- _TRY IT_: Each record must be output exactly and in full.

***** RECORDS FOR THE TASK

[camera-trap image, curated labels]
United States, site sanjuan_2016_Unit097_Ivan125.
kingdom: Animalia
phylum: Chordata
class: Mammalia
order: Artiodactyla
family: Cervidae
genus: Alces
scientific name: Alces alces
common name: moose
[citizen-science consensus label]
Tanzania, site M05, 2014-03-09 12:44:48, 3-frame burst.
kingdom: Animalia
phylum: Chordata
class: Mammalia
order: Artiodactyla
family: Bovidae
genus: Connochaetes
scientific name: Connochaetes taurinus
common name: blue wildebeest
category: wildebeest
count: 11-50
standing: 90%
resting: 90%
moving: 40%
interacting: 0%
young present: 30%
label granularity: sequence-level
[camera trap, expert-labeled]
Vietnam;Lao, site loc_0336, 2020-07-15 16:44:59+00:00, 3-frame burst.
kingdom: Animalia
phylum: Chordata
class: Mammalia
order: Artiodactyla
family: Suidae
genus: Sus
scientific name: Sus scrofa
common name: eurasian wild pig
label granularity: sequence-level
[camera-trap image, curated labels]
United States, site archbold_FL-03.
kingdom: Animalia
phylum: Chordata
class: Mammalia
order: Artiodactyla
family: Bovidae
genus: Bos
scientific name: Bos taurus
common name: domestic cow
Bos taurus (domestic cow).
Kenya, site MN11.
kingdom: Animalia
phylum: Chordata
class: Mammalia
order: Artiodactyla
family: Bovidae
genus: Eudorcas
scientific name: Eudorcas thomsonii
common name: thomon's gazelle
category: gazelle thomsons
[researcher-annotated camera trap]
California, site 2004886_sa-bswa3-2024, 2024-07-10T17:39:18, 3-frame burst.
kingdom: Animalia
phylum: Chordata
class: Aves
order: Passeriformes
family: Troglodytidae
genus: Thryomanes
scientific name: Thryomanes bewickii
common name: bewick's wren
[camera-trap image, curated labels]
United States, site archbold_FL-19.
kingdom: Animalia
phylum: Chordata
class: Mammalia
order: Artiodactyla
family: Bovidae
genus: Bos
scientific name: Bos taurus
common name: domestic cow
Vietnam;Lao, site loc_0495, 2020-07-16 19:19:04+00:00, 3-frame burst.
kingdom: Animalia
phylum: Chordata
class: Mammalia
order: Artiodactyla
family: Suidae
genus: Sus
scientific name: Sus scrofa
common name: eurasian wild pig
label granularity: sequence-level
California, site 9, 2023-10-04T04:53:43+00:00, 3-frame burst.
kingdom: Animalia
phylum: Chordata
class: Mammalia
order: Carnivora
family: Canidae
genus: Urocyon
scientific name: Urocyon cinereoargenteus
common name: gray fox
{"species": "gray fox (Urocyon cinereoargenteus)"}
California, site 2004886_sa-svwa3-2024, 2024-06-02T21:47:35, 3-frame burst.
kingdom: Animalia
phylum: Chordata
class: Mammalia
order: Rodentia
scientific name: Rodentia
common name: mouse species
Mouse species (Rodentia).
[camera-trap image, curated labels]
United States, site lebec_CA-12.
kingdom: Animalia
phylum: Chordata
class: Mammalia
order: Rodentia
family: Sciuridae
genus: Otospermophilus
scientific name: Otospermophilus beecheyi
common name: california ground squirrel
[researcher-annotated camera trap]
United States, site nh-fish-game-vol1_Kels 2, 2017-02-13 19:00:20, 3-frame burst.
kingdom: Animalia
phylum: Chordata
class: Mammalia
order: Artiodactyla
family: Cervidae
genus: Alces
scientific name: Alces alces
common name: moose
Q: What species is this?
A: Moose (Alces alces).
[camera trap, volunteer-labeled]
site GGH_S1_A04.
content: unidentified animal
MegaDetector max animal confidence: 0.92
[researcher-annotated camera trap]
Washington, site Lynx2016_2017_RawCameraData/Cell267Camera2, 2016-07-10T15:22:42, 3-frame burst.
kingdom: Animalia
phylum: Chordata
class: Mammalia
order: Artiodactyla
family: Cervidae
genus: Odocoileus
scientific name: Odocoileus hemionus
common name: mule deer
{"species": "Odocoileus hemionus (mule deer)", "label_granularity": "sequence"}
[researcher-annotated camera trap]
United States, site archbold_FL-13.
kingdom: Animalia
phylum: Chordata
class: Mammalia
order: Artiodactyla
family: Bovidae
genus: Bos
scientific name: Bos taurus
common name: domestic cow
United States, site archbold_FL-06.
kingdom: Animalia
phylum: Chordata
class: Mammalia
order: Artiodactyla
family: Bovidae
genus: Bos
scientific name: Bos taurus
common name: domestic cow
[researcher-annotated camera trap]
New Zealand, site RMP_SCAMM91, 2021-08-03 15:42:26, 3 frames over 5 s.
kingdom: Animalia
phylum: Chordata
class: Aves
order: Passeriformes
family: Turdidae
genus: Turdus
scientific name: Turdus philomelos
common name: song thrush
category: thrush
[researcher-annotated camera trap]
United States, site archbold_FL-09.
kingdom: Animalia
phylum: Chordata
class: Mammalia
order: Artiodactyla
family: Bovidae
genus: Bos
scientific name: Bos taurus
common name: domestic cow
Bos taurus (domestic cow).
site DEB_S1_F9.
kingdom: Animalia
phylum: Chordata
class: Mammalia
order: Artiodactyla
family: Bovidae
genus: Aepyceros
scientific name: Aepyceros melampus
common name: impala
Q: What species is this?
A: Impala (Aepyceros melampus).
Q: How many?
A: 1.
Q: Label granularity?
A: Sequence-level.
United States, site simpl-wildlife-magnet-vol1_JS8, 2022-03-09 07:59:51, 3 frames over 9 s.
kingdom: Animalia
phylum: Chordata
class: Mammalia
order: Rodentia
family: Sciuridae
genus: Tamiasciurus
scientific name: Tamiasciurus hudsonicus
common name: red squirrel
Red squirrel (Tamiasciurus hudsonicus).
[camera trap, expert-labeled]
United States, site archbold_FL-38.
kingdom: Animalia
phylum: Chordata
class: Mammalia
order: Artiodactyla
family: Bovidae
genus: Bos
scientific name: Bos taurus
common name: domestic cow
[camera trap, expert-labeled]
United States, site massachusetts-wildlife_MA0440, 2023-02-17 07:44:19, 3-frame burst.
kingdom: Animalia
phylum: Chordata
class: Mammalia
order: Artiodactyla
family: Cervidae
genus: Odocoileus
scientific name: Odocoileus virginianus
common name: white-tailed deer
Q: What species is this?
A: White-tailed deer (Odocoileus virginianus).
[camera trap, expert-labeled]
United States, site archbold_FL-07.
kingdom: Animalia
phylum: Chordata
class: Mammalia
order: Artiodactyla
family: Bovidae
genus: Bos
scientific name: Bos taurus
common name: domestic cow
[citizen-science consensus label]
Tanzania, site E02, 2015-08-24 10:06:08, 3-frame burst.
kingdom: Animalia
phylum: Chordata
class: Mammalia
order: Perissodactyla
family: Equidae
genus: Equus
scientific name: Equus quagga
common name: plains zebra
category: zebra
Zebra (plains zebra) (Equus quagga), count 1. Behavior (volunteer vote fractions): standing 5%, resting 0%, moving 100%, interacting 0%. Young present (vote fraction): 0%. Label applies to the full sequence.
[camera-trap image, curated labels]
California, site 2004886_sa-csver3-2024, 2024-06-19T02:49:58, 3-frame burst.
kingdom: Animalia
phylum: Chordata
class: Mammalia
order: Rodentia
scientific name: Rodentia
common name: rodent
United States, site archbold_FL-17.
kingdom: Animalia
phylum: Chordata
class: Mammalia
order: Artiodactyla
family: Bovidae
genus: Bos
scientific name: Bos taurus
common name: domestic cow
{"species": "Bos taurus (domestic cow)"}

**********

- _TASK RESULT_:
[camera-trap image, curated labels]
United States, site sanjuan_2016_Unit097_Ivan125.
kingdom: Animalia
phylum: Chordata
class: Mammalia
order: Artiodactyla
family: Cervidae
genus: Alces
scientific name: Alces alces
common name: moose
[citizen-science consensus label]
Tanzania, site M05, 2014-03-09 12:44:48, 3-frame burst.
kingdom: Animalia
phylum: Chordata
class: Mammalia
order: Artiodactyla
family: Bovidae
genus: Connochaetes
scientific name: Connochaetes taurinus
common name: blue wildebeest
category: wildebeest
count: 11-50
standing: 90%
resting: 90%
moving: 40%
interacting: 0%
young present: 30%
label granularity: sequence-level
[camera trap, expert-labeled]
Vietnam;Lao, site loc_0336, 2020-07-15 16:44:59+00:00, 3-frame burst.
kingdom: Animalia
phylum: Chordata
class: Mammalia
order: Artiodactyla
family: Suidae
genus: Sus
scientific name: Sus scrofa
common name: eurasian wild pig
label granularity: sequence-level
[camera-trap image, curated labels]
United States, site archbold_FL-03.
kingdom: Animalia
phylum: Chordata
class: Mammalia
order: Artiodactyla
family: Bovidae
genus: Bos
scientific name: Bos taurus
common name: domestic cow
Bos taurus (domestic cow).
Kenya, site MN11.
kingdom: Animalia
phylum: Chordata
class: Mammalia
order: Artiodactyla
family: Bovidae
genus: Eudorcas
scientific name: Eudorcas thomsonii
common name: thomon's gazelle
category: gazelle thomsons
[researcher-annotated camera trap]
California, site 2004886_sa-bswa3-2024, 2024-07-10T17:39:18, 3-frame burst.
kingdom: Animalia
phylum: Chordata
class: Aves
order: Passeriformes
family: Troglodytidae
genus: Thryomanes
scientific name: Thryomanes bewickii
common name: bewick's wren
[camera-trap image, curated labels]
United States, site archbold_FL-19.
kingdom: Animalia
phylum: Chordata
class: Mammalia
order: Artiodactyla
family: Bovidae
genus: Bos
scientific name: Bos taurus
common name: domestic cow
Vietnam;Lao, site loc_0495, 2020-07-16 19:19:04+00:00, 3-frame burst.
kingdom: Animalia
phylum: Chordata
class: Mammalia
order: Artiodactyla
family: Suidae
genus: Sus
scientific name: Sus scrofa
common name: eurasian wild pig
label granularity: sequence-level
California, site 9, 2023-10-04T04:53:43+00:00, 3-frame burst.
kingdom: Animalia
phylum: Chordata
class: Mammalia
order: Carnivora
family: Canidae
genus: Urocyon
scientific name: Urocyon cinereoargenteus
common name: gray fox
{"species": "gray fox (Urocyon cinereoargenteus)"}
California, site 2004886_sa-svwa3-2024, 2024-06-02T21:47:35, 3-frame burst.
kingdom: Animalia
phylum: Chordata
class: Mammalia
order: Rodentia
scientific name: Rodentia
common name: mouse species
Mouse species (Rodentia).
[camera-trap image, curated labels]
United States, site lebec_CA-12.
kingdom: Animalia
phylum: Chordata
class: Mammalia
order: Rodentia
family: Sciuridae
genus: Otospermophilus
scientific name: Otospermophilus beecheyi
common name: california ground squirrel
[researcher-annotated camera trap]
United States, site nh-fish-game-vol1_Kels 2, 2017-02-13 19:00:20, 3-frame burst.
kingdom: Animalia
phylum: Chordata
class: Mammalia
order: Artiodactyla
family: Cervidae
genus: Alces
scientific name: Alces alces
common name: moose
Q: What species is this?
A: Moose (Alces alces).
[camera trap, volunteer-labeled]
site GGH_S1_A04.
content: unidentified animal
MegaDetector max animal confidence: 0.92
[researcher-annotated camera trap]
Washington, site Lynx2016_2017_RawCameraData/Cell267Camera2, 2016-07-10T15:22:42, 3-frame burst.
kingdom: Animalia
phylum: Chordata
class: Mammalia
order: Artiodactyla
family: Cervidae
genus: Odocoileus
scientific name: Odocoileus hemionus
common name: mule deer
{"species": "Odocoileus hemionus (mule deer)", "label_granularity": "sequence"}
[researcher-annotated camera trap]
United States, site archbold_FL-13.
kingdom: Animalia
phylum: Chordata
class: Mammalia
order: Artiodactyla
family: Bovidae
genus: Bos
scientific name: Bos taurus
common name: domestic cow
United States, site archbold_FL-06.
kingdom: Animalia
phylum: Chordata
class: Mammalia
order: Artiodactyla
family: Bovidae
genus: Bos
scientific name: Bos taurus
common name: domestic cow
[researcher-annotated camera trap]
New Zealand, site RMP_SCAMM91, 2021-08-03 15:42:26, 3 frames over 5 s.
kingdom: Animalia
phylum: Chordata
class: Aves
order: Passeriformes
family: Turdidae
genus: Turdus
scientific name: Turdus philomelos
common name: song thrush
category: thrush
[researcher-annotated camera trap]
United States, site archbold_FL-09.
kingdom: Animalia
phylum: Chordata
class: Mammalia
order: Artiodactyla
family: Bovidae
genus: Bos
scientific name: Bos taurus
common name: domestic cow
Bos taurus (domestic cow).
site DEB_S1_F9.
kingdom: Animalia
phylum: Chordata
class: Mammalia
order: Artiodactyla
family: Bovidae
genus: Aepyceros
scientific name: Aepyceros melampus
common name: impala
Q: What species is this?
A: Impala (Aepyceros melampus).
Q: How many?
A: 1.
Q: Label granularity?
A: Sequence-level.
United States, site simpl-wildlife-magnet-vol1_JS8, 2022-03-09 07:59:51, 3 frames over 9 s.
kingdom: Animalia
phylum: Chordata
class: Mammalia
order: Rodentia
family: Sciuridae
genus: Tamiasciurus
scientific name: Tamiasciurus hudsonicus
common name: red squirrel
Red squirrel (Tamiasciurus hudsonicus).
[camera trap, expert-labeled]
United States, site archbold_FL-38.
kingdom: Animalia
phylum: Chordata
class: Mammalia
order: Artiodactyla
family: Bovidae
genus: Bos
scientific name: Bos taurus
common name: domestic cow
[camera trap, expert-labeled]
United States, site massachusetts-wildlife_MA0440, 2023-02-17 07:44:19, 3-frame burst.
kingdom: Animalia
phylum: Chordata
class: Mammalia
order: Artiodactyla
family: Cervidae
genus: Odocoileus
scientific name: Odocoileus virginianus
common name: white-tailed deer
Q: What species is this?
A: White-tailed deer (Odocoileus virginianus).
[camera trap, expert-labeled]
United States, site archbold_FL-07.
kingdom: Animalia
phylum: Chordata
class: Mammalia
order: Artiodactyla
family: Bovidae
genus: Bos
scientific name: Bos taurus
common name: domestic cow
[citizen-science consensus label]
Tanzania, site E02, 2015-08-24 10:06:08, 3-frame burst.
kingdom: Animalia
phylum: Chordata
class: Mammalia
order: Perissodactyla
family: Equidae
genus: Equus
scientific name: Equus quagga
common name: plains zebra
category: zebra
Zebra (plains zebra) (Equus quagga), count 1. Behavior (volunteer vote fractions): standing 5%, resting 0%, moving 100%, interacting 0%. Young present (vote fraction): 0%. Label applies to the full sequence.
[camera-trap image, curated labels]
California, site 2004886_sa-csver3-2024, 2024-06-19T02:49:58, 3-frame burst.
kingdom: Animalia
phylum: Chordata
class: Mammalia
order: Rodentia
scientific name: Rodentia
common name: rodent
United States, site archbold_FL-17.
kingdom: Animalia
phylum: Chordata
class: Mammalia
order: Artiodactyla
family: Bovidae
genus: Bos
scientific name: Bos taurus
common name: domestic cow
{"species": "Bos taurus (domestic cow)"}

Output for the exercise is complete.